Set each record down exactly, excluding all images.

(Data entries)
---*---

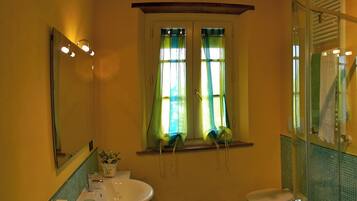 Dusche, Haartrockner, Bidet, Handtücher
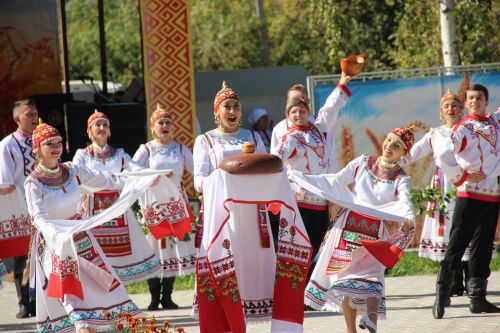 Ярко и красочно прошел праздник «Чуклеме» в Тетюшском районе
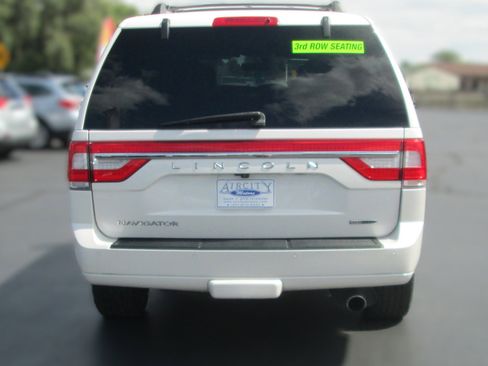 Used 2015 Lincoln Navigator Luxury image 7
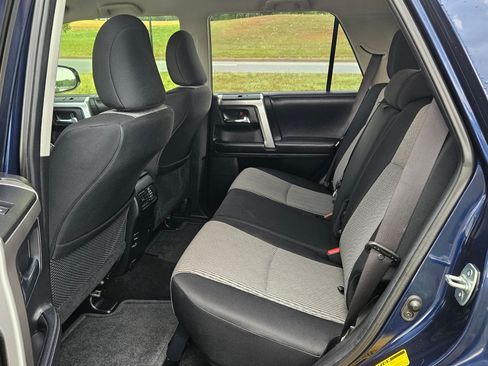 Used 2018 Toyota 4Runner 4WD image 13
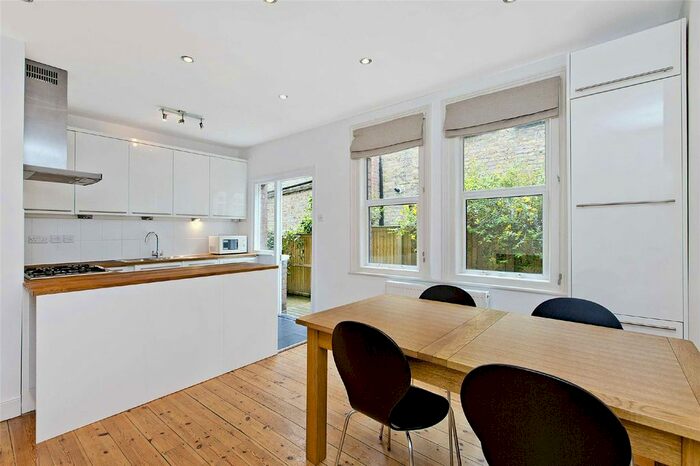 3 Bedroom Flat To Rent In Abbeville Road, London, SW4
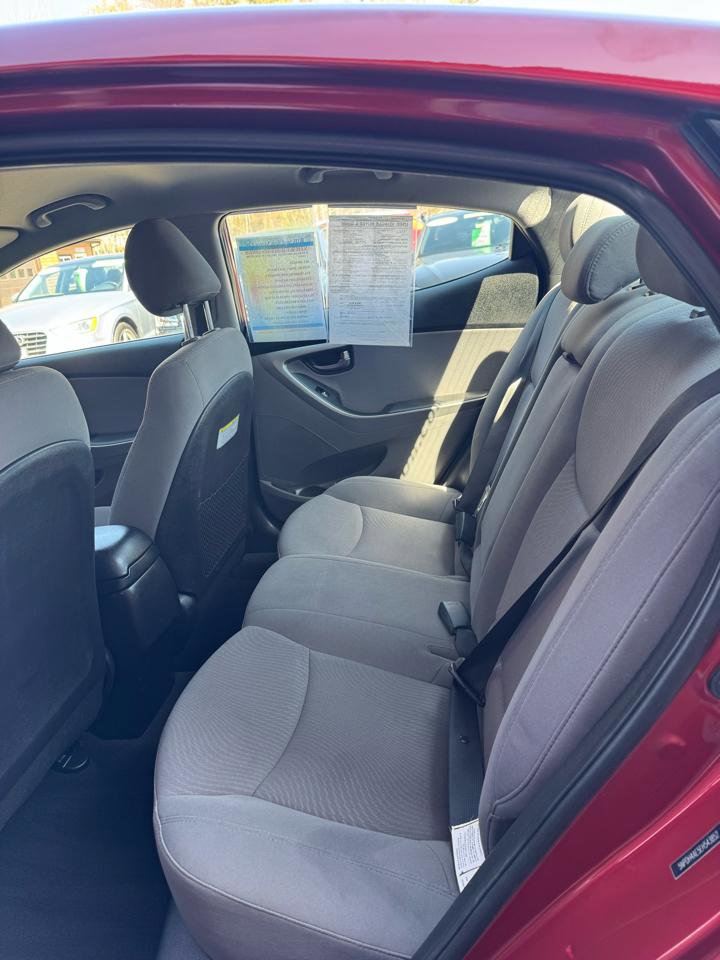 Used 2014 Hyundai Elantra SE w/ Option Group 02 image 15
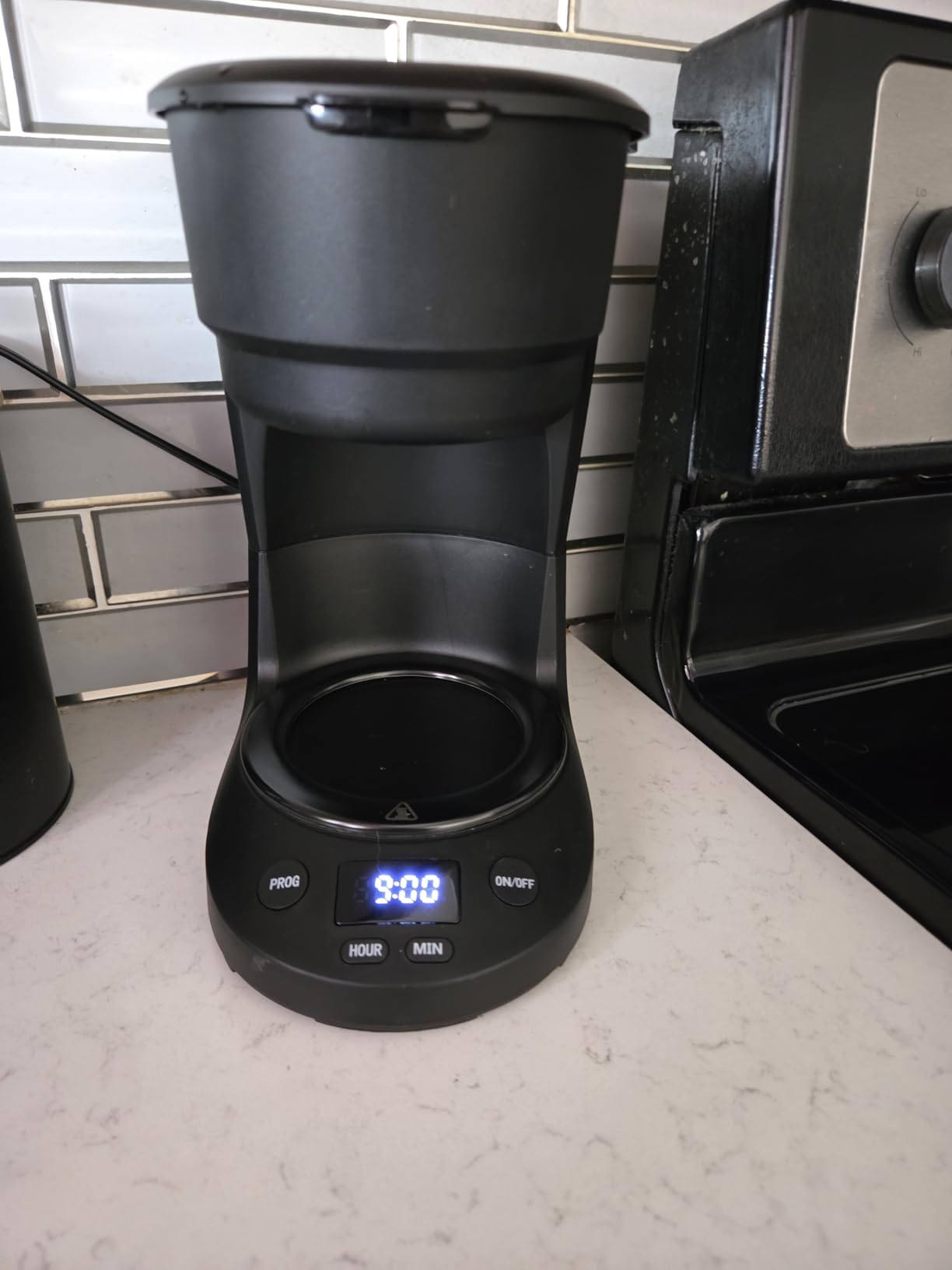5-Cup Programmable Drip Coffee Maker, a compact coffee machine with a digital clock and 24-hour programmable timer, featuring Auto Shut-Off, and a Removable Filter Basket for Home & Office Customer Review 5-Cup Programmable Drip Coffee Maker, a compact coffee machine with a digital clock and 24-hour programmable timer, featuring Auto Shut-Off, and a Removable Filter Basket for Home & Office - Customer Photo 1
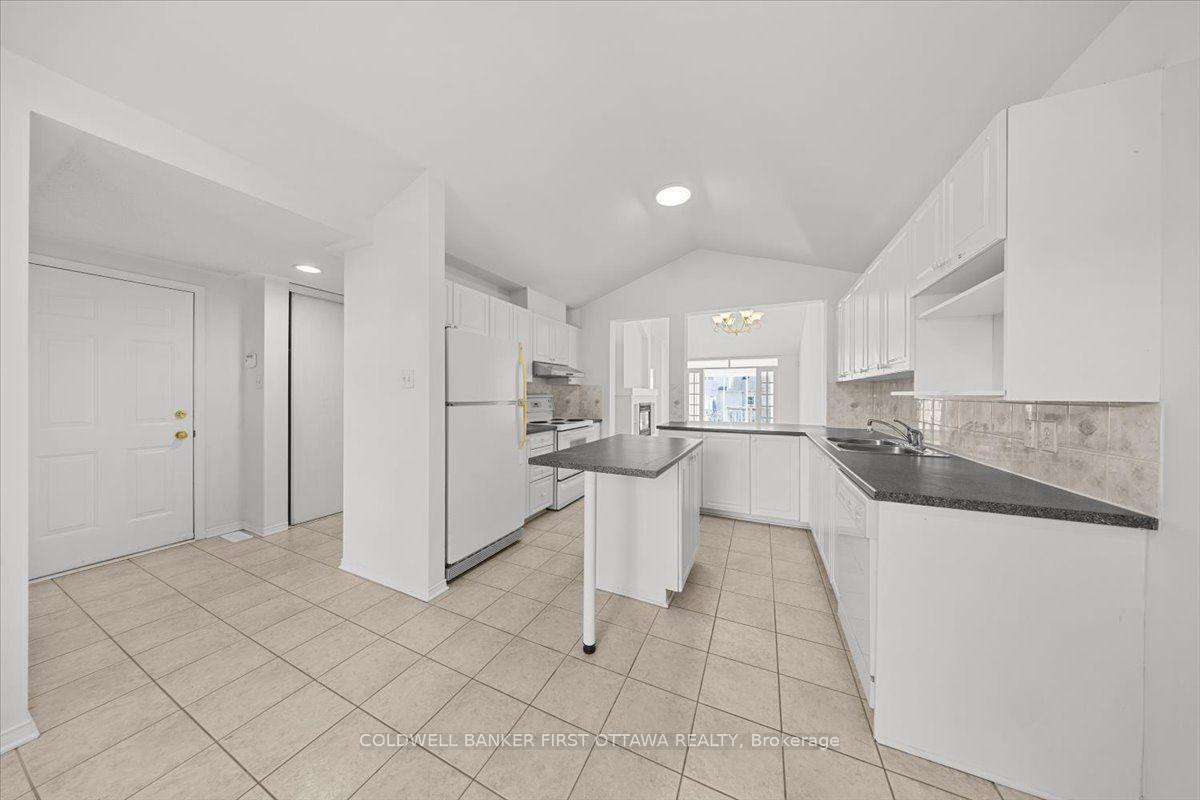 Photo 29 of 81 Baypointe Crescent, Ottawa, Barrhaven East — HOMEH
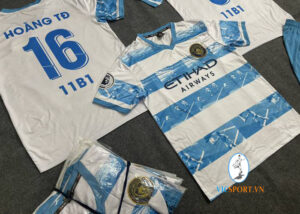 LỚP 11B1 TRONG MÀU ÁO MAN CITY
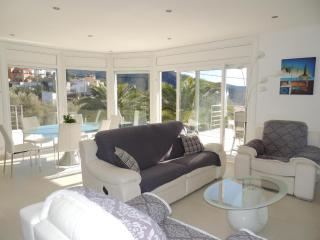Villa moderna en Roses con piscina, aire acondicionado y parking privado - ES-258-164 - 4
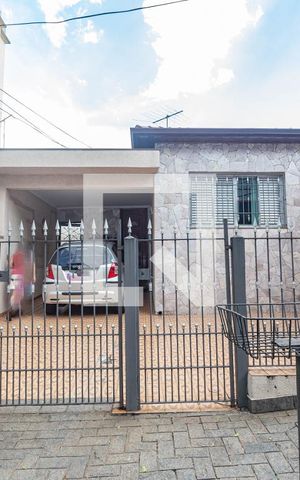 Casa à venda com 700m², 2 quartos e 2 vagas Casa à venda com 700m², 2 quartos e 2 vagasFachada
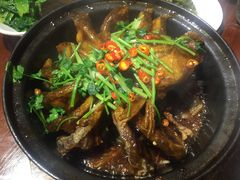 铁锅浇汁鱼-谢虢彬名厨私房菜
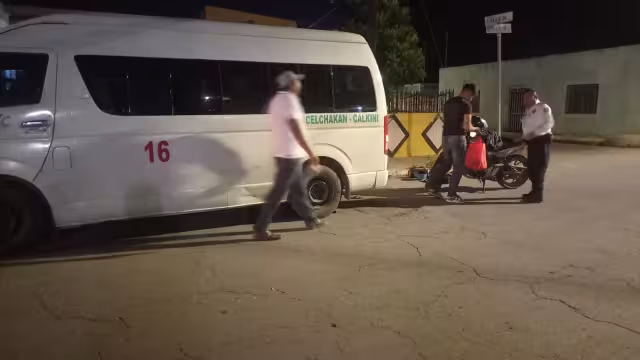 Motociclista choca contra combi en Calkiní.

---*---

• **Reply to the task**:
 Dusche, Haartrockner, Bidet, Handtücher
 Ярко и красочно прошел праздник «Чуклеме» в Тетюшском районе
 Used 2015 Lincoln Navigator Luxury image 7
 Used 2018 Toyota 4Runner 4WD image 13
 3 Bedroom Flat To Rent In Abbeville Road, London, SW4
 Used 2014 Hyundai Elantra SE w/ Option Group 02 image 15
5-Cup Programmable Drip Coffee Maker, a compact coffee machine with a digital clock and 24-hour programmable timer, featuring Auto Shut-Off, and a Removable Filter Basket for Home & Office Customer Review 5-Cup Programmable Drip Coffee Maker, a compact coffee machine with a digital clock and 24-hour programmable timer, featuring Auto Shut-Off, and a Removable Filter Basket for Home & Office - Customer Photo 1
 Photo 29 of 81 Baypointe Crescent, Ottawa, Barrhaven East — HOMEH
 LỚP 11B1 TRONG MÀU ÁO MAN CITY
Villa moderna en Roses con piscina, aire acondicionado y parking privado - ES-258-164 - 4
 Casa à venda com 700m², 2 quartos e 2 vagas Casa à venda com 700m², 2 quartos e 2 vagasFachada
 铁锅浇汁鱼-谢虢彬名厨私房菜
 Motociclista choca contra combi en Calkiní.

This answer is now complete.